In both issues, Portrait appears as the only prose form of artistry, although there are: poems (a set in each issue), a set of dialogues in the April 1 edition that reads almost like a play, a translation of “The Horses of Diomedes” that also reads like a play in the February 2 edition, a set of book reviews in the February edition, and a series of articles, ranging from issues about chastity to the Chinese. Many of the themes presented in the pieces included have themes of religion, politics, and artistry. The question of who artists are, with relation to themselves and the general public, comes up regularly. For instance, Huntly Carter rails against the artist becoming “de-individualised” through the sale of art (Egoist Feb 2, 1914 p. 58), Leigh Henry writes that “The artist does, not what others consider beautiful, but what for himself is a necessity” (Egoist April 1, 1914 p. 123), and Edgar A. Mowrer writes that “The true artist has but one end : the expression of his vision into the immanence of things” (Egoist April 1, 1914 p. 135). The content of Portrait is, then, congruous, with the ideas already in motion in The Egoist.
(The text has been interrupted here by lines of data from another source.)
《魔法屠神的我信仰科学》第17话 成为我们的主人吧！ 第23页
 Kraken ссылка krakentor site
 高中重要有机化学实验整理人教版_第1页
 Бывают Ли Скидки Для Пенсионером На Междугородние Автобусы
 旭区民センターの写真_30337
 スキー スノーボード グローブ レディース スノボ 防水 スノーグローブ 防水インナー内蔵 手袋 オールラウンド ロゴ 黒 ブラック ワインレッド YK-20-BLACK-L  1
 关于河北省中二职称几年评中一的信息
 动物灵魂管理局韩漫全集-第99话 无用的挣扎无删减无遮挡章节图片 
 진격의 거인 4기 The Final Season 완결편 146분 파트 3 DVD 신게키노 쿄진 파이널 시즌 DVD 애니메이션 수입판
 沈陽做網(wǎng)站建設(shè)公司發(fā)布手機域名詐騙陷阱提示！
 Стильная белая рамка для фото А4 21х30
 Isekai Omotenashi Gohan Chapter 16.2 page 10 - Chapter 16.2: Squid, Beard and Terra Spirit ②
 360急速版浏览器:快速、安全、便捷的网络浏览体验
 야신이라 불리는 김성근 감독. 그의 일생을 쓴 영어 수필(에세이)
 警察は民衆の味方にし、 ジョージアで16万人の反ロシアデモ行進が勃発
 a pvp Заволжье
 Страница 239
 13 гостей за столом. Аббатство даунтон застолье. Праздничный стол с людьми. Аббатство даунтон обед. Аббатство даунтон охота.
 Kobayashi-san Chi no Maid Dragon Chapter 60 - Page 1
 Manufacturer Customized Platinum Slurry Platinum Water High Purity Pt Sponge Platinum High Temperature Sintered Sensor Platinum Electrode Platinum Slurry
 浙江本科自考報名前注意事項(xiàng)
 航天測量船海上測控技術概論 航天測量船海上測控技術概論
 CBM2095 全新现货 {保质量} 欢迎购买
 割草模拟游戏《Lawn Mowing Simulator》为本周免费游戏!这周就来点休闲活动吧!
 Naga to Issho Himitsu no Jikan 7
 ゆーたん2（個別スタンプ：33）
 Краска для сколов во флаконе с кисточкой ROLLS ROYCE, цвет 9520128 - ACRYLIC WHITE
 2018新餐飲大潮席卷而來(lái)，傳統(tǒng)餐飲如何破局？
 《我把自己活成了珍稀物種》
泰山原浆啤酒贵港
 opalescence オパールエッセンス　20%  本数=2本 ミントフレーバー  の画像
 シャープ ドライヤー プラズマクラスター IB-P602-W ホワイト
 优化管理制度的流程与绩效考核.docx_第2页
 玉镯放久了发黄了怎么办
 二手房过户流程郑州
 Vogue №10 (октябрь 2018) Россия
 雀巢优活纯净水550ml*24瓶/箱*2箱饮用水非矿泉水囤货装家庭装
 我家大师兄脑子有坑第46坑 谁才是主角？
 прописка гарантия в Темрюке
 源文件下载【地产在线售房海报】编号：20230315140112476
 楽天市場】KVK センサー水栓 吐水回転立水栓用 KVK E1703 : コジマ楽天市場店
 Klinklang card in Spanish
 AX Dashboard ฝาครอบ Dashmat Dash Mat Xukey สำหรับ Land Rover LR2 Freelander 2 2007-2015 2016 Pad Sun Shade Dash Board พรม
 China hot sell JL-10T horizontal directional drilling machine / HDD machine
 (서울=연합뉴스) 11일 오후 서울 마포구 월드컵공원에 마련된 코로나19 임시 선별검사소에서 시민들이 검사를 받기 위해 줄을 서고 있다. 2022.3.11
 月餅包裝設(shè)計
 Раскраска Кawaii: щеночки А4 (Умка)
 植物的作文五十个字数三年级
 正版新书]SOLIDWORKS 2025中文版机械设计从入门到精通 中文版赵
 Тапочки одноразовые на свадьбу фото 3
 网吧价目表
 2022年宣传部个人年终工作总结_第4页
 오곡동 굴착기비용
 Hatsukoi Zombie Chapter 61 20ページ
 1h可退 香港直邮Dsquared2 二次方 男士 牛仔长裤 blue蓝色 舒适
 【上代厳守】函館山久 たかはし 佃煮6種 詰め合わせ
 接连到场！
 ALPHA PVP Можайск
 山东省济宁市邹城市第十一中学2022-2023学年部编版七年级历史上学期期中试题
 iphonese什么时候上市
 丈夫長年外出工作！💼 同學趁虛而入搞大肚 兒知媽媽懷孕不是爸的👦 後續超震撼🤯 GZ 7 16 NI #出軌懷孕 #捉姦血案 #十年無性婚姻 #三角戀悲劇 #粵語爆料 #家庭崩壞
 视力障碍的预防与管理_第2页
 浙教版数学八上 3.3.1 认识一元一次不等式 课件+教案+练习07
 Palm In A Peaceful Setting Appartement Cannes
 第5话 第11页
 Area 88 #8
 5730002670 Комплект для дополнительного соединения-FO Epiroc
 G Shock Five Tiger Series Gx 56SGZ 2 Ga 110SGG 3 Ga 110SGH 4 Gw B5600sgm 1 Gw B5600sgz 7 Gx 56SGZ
In the February 2 edition, the first that Portrait appears in, it has no preamble—just dives right in. The section ends with the protagonist falling asleep and wishing that he better understood questions about God and politics. The section that ends the April 1 edition is the scene where the protagonist is flogged for his broken glasses—the scene ends with the frightening promise/threat that the flogger will re-appear every day. Each of these endings provides the necessary “hook” for readers to want more. In the first, there is this begged question: “Will Stephen grow to understand the nature of God and the intricacies of politics?” In the second, the hook is a haunting one: “Will Stephen be beaten each new day?” Like Stephen, readers are left with this looming anxiety of what will happen. These hooks, while present in the book version, were lost to me as a reader because I have the luxury of completion. I have the whole book. The only hook needed for me is the one starting chapter 1. However, in terms of content structure, a hook at the end of each section is very important in a serialization because it’s what keeps readers buying more! This is reflected in the Feb 2 issue in that the final page of the edition contains an ad to purchase a subscription to The Egoist. The editors want to have their readers hooked and wanting more.